**RECORD EXCERPTS**.
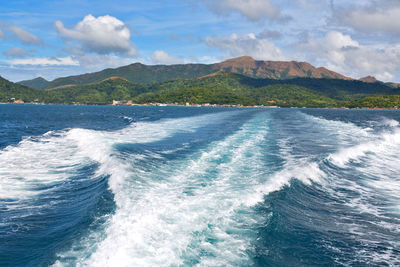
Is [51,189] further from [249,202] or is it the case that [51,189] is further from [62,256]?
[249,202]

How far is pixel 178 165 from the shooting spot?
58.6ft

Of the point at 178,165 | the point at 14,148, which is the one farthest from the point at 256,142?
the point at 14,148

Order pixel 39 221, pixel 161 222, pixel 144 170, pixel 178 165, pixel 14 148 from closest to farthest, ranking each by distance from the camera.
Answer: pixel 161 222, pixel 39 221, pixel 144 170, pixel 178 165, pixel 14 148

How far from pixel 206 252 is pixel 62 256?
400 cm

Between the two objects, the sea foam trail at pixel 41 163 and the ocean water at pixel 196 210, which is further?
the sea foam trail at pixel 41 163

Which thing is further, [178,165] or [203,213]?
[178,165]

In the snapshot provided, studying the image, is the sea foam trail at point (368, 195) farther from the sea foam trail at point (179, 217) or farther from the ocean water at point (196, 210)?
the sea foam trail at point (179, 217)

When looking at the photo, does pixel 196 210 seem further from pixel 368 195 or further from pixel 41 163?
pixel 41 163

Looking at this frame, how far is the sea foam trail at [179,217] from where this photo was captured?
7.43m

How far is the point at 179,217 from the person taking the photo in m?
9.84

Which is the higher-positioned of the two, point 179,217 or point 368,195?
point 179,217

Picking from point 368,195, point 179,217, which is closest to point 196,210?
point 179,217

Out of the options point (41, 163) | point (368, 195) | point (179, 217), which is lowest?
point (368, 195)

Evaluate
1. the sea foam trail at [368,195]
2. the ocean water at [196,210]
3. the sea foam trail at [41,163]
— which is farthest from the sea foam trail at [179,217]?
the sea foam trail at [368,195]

---

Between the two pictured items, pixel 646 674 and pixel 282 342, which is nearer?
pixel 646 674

**WORK TO COMPLETE**.
Please count the lines of the material above that contain the word "water" and give only the number.

**CORRECT RESULT**.
3